- Developer(s): Yuri "XF-Alien" Epifantsev
- Series: Half-Life
- Engine: GoldSrc
- Release: October 29, 2021 (on Moddb) December 20, 2024 (on Steam)
- Genre(s): First-person shooter
- Mode(s): Single-player

= Delta Particles =

Delta Particles, formerly known as Half-Life: Delta, is a game modification of Half-Life created by Russian developer Yuri "XF-Alien" Epifantsev, released on October 29, 2021. The mod was under development for twelve years, dating back to August 2009, and Epifantsev stated that Delta was their "largest and oldest project" and was "glad to finish the development." Delta Particles takes place at the Delta Base, where the protagonist, Nick Farrell, experiences the effects of the resonance cascade at the Black Mesa Research Facility and features four chapters and 35 maps.

== Gameplay and plot ==
Delta Particles is a total conversion mod, meaning that the game uses none or almost none of the resources used in the base game, though it takes place contemporaneously to the events of Half-Life.

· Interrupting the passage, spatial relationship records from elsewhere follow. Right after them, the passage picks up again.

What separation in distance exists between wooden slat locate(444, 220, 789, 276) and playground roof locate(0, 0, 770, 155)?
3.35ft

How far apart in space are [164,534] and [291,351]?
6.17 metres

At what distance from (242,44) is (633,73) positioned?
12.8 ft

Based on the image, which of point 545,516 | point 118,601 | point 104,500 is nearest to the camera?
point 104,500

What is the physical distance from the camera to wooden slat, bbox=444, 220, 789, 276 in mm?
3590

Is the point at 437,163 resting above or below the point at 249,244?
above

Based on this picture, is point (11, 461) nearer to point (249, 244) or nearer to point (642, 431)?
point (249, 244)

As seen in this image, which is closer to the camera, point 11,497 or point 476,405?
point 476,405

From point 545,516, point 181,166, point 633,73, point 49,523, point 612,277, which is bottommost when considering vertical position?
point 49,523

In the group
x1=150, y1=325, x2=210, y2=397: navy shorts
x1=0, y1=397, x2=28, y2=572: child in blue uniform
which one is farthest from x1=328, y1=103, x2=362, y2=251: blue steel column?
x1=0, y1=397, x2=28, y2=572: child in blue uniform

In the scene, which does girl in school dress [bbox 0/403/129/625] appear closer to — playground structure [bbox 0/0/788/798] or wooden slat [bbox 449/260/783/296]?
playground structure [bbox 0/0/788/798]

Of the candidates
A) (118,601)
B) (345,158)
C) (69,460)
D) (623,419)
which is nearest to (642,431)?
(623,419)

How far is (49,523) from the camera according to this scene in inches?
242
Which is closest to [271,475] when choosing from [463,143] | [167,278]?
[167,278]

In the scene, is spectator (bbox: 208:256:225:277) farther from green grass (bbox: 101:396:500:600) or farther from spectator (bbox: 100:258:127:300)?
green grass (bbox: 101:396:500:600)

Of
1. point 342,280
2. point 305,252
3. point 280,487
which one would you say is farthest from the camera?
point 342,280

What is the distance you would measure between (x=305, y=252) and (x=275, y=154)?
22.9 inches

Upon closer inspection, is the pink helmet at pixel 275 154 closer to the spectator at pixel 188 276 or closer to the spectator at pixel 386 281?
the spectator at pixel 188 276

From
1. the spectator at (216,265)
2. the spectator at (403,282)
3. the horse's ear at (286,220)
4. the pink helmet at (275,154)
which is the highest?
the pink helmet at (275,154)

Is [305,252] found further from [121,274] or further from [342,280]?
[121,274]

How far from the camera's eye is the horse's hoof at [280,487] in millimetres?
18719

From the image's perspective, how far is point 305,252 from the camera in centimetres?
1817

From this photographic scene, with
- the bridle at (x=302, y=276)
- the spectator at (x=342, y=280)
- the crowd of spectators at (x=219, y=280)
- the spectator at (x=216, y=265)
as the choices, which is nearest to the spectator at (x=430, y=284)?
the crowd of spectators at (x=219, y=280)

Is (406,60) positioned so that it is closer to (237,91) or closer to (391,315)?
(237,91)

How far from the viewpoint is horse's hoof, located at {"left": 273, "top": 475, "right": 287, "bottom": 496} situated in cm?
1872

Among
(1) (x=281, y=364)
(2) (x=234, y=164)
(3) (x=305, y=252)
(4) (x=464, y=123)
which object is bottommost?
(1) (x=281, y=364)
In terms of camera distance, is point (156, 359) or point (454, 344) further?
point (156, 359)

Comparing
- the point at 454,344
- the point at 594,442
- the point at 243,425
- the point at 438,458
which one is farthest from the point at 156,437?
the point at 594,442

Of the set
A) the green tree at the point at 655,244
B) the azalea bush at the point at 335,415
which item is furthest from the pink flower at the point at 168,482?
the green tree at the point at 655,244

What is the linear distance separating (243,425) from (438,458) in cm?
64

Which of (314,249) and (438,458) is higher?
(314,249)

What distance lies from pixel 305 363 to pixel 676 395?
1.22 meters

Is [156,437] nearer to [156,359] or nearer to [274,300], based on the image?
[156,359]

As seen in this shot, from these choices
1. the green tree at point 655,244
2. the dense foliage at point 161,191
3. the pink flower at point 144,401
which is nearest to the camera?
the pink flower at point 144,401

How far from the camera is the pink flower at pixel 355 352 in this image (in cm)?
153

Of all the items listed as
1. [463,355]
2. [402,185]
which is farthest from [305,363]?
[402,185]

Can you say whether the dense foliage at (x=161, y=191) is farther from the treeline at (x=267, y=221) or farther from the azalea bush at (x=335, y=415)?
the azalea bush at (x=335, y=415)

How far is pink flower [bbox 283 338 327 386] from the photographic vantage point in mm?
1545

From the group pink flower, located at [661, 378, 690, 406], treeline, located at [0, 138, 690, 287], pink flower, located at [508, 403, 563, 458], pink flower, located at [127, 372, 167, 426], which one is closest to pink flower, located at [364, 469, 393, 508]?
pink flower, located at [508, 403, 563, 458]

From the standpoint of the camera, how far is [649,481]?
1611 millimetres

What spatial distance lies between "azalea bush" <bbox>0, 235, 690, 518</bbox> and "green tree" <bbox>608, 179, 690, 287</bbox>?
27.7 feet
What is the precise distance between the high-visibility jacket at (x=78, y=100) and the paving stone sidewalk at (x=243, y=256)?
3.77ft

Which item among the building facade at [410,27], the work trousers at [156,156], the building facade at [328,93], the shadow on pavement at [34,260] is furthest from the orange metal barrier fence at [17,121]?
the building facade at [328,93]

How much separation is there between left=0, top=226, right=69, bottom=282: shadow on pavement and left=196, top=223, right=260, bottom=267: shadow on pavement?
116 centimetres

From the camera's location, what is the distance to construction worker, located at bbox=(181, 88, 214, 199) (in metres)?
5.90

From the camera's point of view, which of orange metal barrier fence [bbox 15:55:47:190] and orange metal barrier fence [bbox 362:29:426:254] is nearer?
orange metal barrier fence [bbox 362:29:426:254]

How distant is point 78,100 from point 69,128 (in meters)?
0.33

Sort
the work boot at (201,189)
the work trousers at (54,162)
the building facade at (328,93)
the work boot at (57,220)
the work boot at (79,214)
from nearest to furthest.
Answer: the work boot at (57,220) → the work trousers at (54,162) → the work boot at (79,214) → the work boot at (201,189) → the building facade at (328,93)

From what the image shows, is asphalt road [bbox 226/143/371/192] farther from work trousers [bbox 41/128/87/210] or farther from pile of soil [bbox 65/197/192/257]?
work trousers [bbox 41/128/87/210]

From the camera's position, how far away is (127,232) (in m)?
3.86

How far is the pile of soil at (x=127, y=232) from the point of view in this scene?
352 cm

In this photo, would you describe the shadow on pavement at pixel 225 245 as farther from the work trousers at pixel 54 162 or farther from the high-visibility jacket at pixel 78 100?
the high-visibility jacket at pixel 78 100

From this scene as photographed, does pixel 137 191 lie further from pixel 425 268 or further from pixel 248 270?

The game is set in the technical engineer complex Delta Base, an underground base in Nevada, a similar facility to the Black Mesa Research Facility, where generator engineer Nick Farrell works to maintain the generators. The Delta facility experiences the effects of the resonance cascade after an employee of Black Mesa, Gordon Freeman, inadvertently causes one at the main site in an experiment gone wrong. A guard named Otis helps Farrell try and escape the facility.

== Steam release ==
Epifantsev has released the modification on the video game digital distribution service Steam. However, the support team there asked him to not use Half-Life in the modification's title because it is trademarked. The modification was renamed Delta Particles in July 2023.